The experiment is to play a series of round robins between programs that are time adjusted to play equal strength. When you have enough games, assuming the scores are the same, you should see that some programs have more wins and losses than others, even though they should all have the same 50% score. I'm not sure what to call this playing characteristic but it's one aspect of a programs style. It's a willingness to play in a such a way that you will lose more games to win more. So lt's call it "risk adverseness." One definition I saw applied this to investments:
Code: Select all
Definition of 'Risk Averse'
A description of an investor who, when faced with two investments with a similar expected return (but different risks), will prefer the one with the lower risk.

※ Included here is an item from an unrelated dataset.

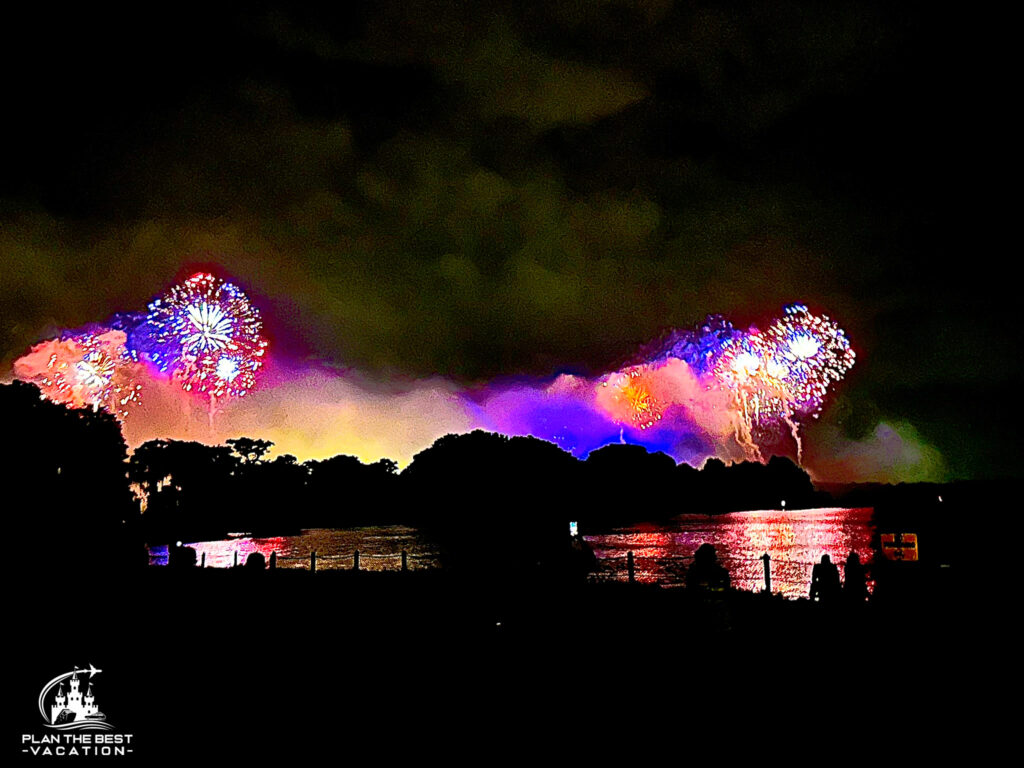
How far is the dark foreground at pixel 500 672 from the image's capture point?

In the match Houdini has lost more games than the other 2, which implies that it is the least risk averse. Stockfish is the most risk averse - which means it would prefer to draw. But the difference between Stockfish and Komodo is very small, they are virtually the same in this regard and there is enough noise in the data that this could change as I run more games. I have always viewed Stockfish as more aggressive risk taker than Komodo but that was not based on any serious logic, just my highly subjective impression and my knowledge that it is quite strong tactically - but tactical skill has nothing to do with risk adverseness.
I'm still running the test, but here is the results so far - it was no small trick getting them to be so evenly matched and it took a few false starts:
Code: Select all
Rank ELO +/- Games Score Player
---- ------- ------ -------- -------- ----------------------------
1 3001.1 7.5 5679 50.264 kdev-4518.00
2 3000.0 7.5 5679 50.026 hou3
3 2998.5 7.5 5678 49.709 sf23
w/l/d: 3092 2409 3017 35.42 percent draws
Here are the results based on Decisive game percentages, wins and draws:
Code: Select all
Decisive Wins Losses Draws Player
-------- -------- -------- -------- -------------------
66.65 33.35 33.30 33.35 hou3
63.60 32.07 31.54 36.40 kdev-4518.00
63.49 31.45 32.04 36.51 sf23
I don't make any claims about what it all means. I don't even know for sure how to make a program behave one way or the other, how to create weights that cause the program to lose more games without weakening it. But I would assume that it's about the evaluation weights of dynamic terms more than anything else. Perhaps erring on the side of making the weight too high as opposed to too low? I don't know.
I would also like to explore other "style" measurements. The similarity tester compares 2 programs for some measure of stylistic similarity but it does not try to categorize a programs style - this test at least tries to measure one aspect of it.